# DOCUMENT SECTION start
Lightroom only uses the ProPhotoRGB color space and this is assigned by ACR when the RAW data id converted to an RGB image.  Forget about trying to make everything sRGB  That color space has too small of an envelope. In the diagram below are triangles that represent the limits of each color space.  Any color outside the sRGB envelop will not be present in any image file that is limited to that color space.   AS you can see the ProPhotoRGB color space is encompassing the most color values.   If your editor is limited to sRGB, then any computation that generated a color value outside of the sRGB colorspace will have this colors compromised to a color value on the colorspace boundary.





If you have the same version of ACR in both LR and PS and process the same RAW image in PSCC, then you will get the same result as long as you are using the ProPhotoRGB colorspace through out. 

You need to be consistent with the colorspace that you used. ProPhotoRGB is what LRCC is going to use  and ACR will convert your RAW data to a ProPhotoRGB image when it is converted to RGB.  Next after processing  in LR you will used the Edit-In function to pass the image converted by ACR and the Adjustments made in LRCC to PSCC. When you do this you will *not* even see the dialog that Gnits shows.





 At this point your PSCC image will look identical to the image that you see in LR *if* you use the same ProPhotoRGB colorspace in PSCC.
If it does not, then there are other issues outside of LRCC & PSCC that affect your display.
Your LightroomForums profile say that you are at LR version LRCC2015.0.  You *must* be on the latest revision LRCC2015.6.1.  Earlier versions of LR6/LRCC2015.x are full of some serious bugs and need to be updated.  If you are indeed running LRCC2015.0 then this can be the source of much of your angst.  Your PSCC version needs to be 2015.5.1 to be fully compatible with the same version of ACR that is found in LRCC.

So, are you running the latest version of LRCC & PSCC?  And Are you using the Edit-In function to call PSCC as you should be doing?


----------



## csiobhan88 (Sep 19, 2016)

So first, thank everyone so much for the help.  I know my lack of knowledge is probably rather painful for all of you.





clee01l said:


> If you have the same version of ACR in both LR and PS and process the same RAW image in PSCC, then you will get the same result as long as you are using the ProPhotoRGB colorspace through out.



So as far as this goes, I'm now kind of (more) confused.  Before I ever used Lightroom (beginning last week, lol), I viewed my images in Bridge, made changes in Camera Raw, and then edited further in Photoshop.  Now I import into Lightroom, make changes there, and go to Photoshop.  When I'm in Lightroom, obviously a lot of the controls are similar to Camera Raw, but I didn't realize it had it's own version separate from PS... I thought CR was kind of built in to LR or something.  I.e., I have no idea how to make sure they're the same version.  

I will note that if I use my old workflow (Bridge, Raw, PS), the images are consistent and this problem doesn't exist.



clee01l said:


> When you do this you will *not* even see the dialog that Gnits shows.







I've never seen that dialog box at all.



clee01l said:


> At this point your PSCC image will look identical to the image that you see in LR *if* you use the same ProPhotoRGB colorspace in PSCC.
# DOCUMENT SECTION end
# RECORD EXTRACTS start
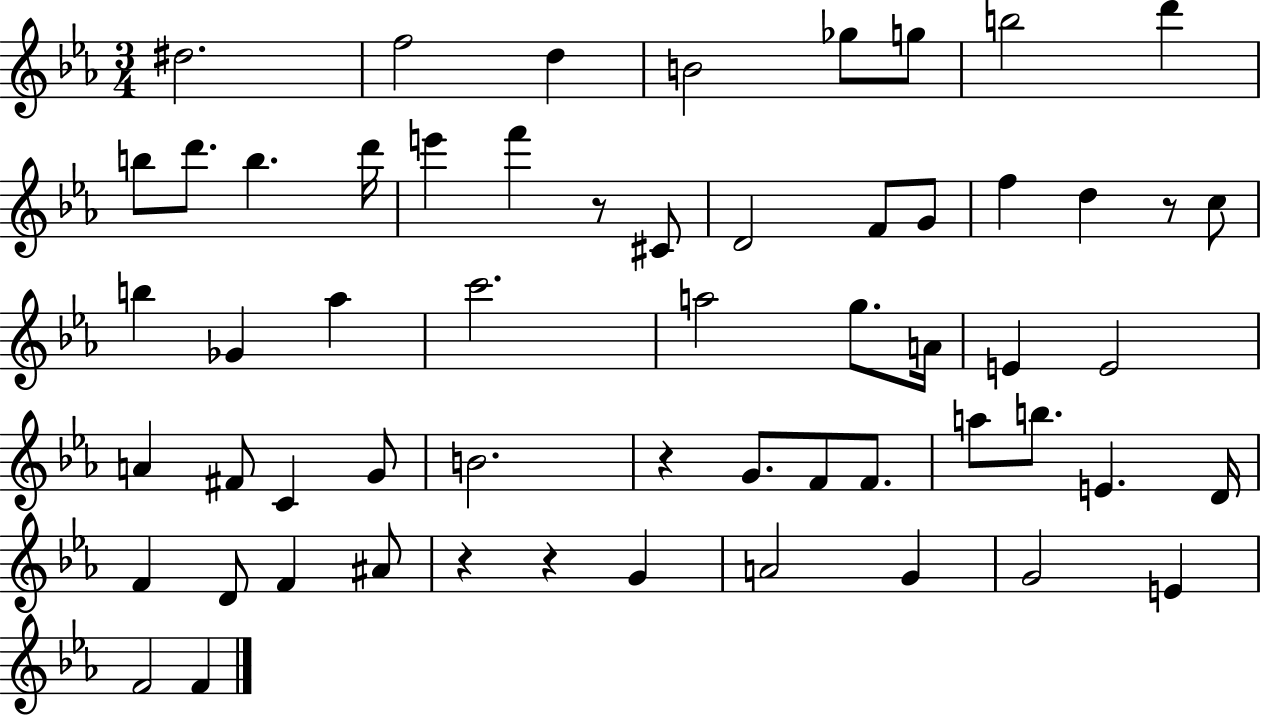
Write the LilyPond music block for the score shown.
# RECORD EXTRACTS end
# RECORD EXTRACTS start
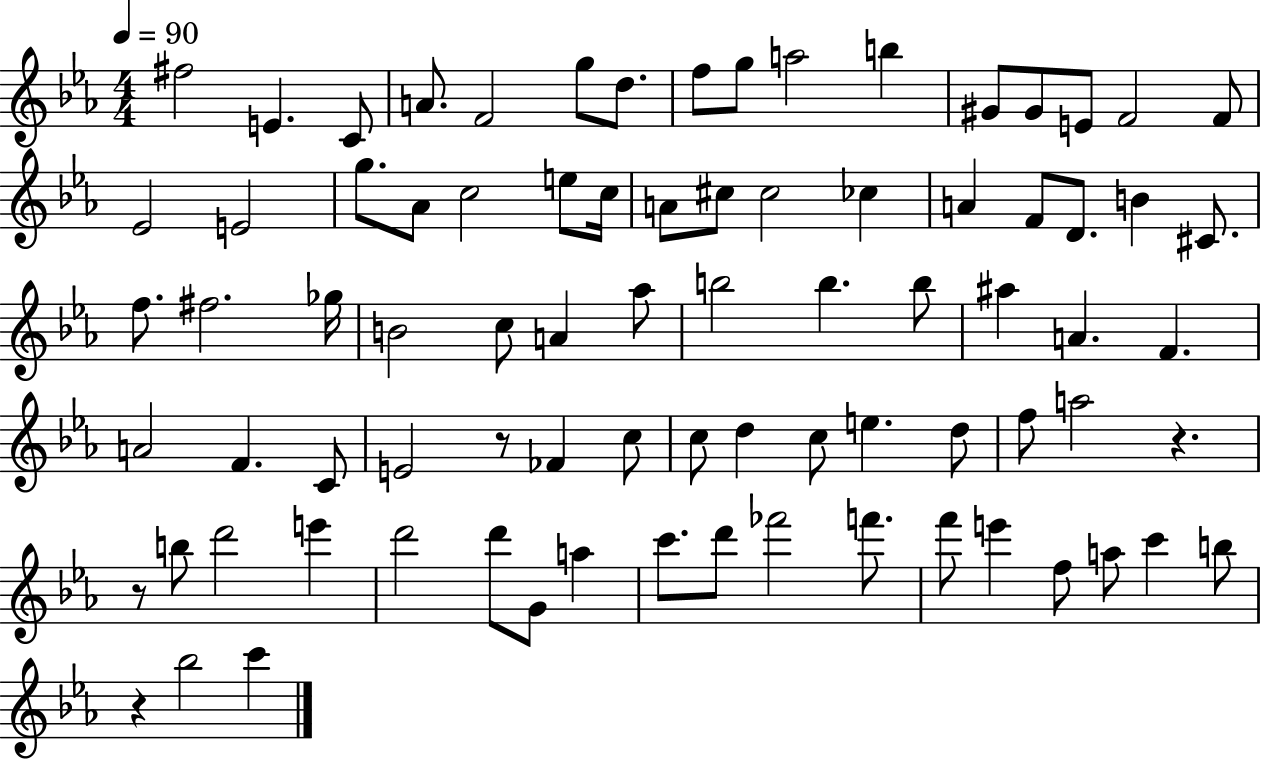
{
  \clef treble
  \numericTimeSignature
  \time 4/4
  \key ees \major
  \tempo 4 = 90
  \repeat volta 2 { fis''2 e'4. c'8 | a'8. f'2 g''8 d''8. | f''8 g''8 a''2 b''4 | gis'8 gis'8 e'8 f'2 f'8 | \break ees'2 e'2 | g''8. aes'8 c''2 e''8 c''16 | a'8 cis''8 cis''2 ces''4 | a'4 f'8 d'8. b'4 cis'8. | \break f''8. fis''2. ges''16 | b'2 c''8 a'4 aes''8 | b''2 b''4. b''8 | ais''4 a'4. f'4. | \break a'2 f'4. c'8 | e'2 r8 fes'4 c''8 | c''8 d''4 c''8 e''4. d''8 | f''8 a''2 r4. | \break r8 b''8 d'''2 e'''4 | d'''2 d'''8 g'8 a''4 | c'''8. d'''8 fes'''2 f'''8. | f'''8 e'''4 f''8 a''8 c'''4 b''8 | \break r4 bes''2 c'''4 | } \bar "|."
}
# RECORD EXTRACTS end
### WHAT TO WORK ON
According to the forum thread on Lightroom color spaces, which Photoshop CC version is required for full compatibility with the ACR version in LRCC? The lines are not needed for anything here.

### ANSWER
Version 2015.5.1.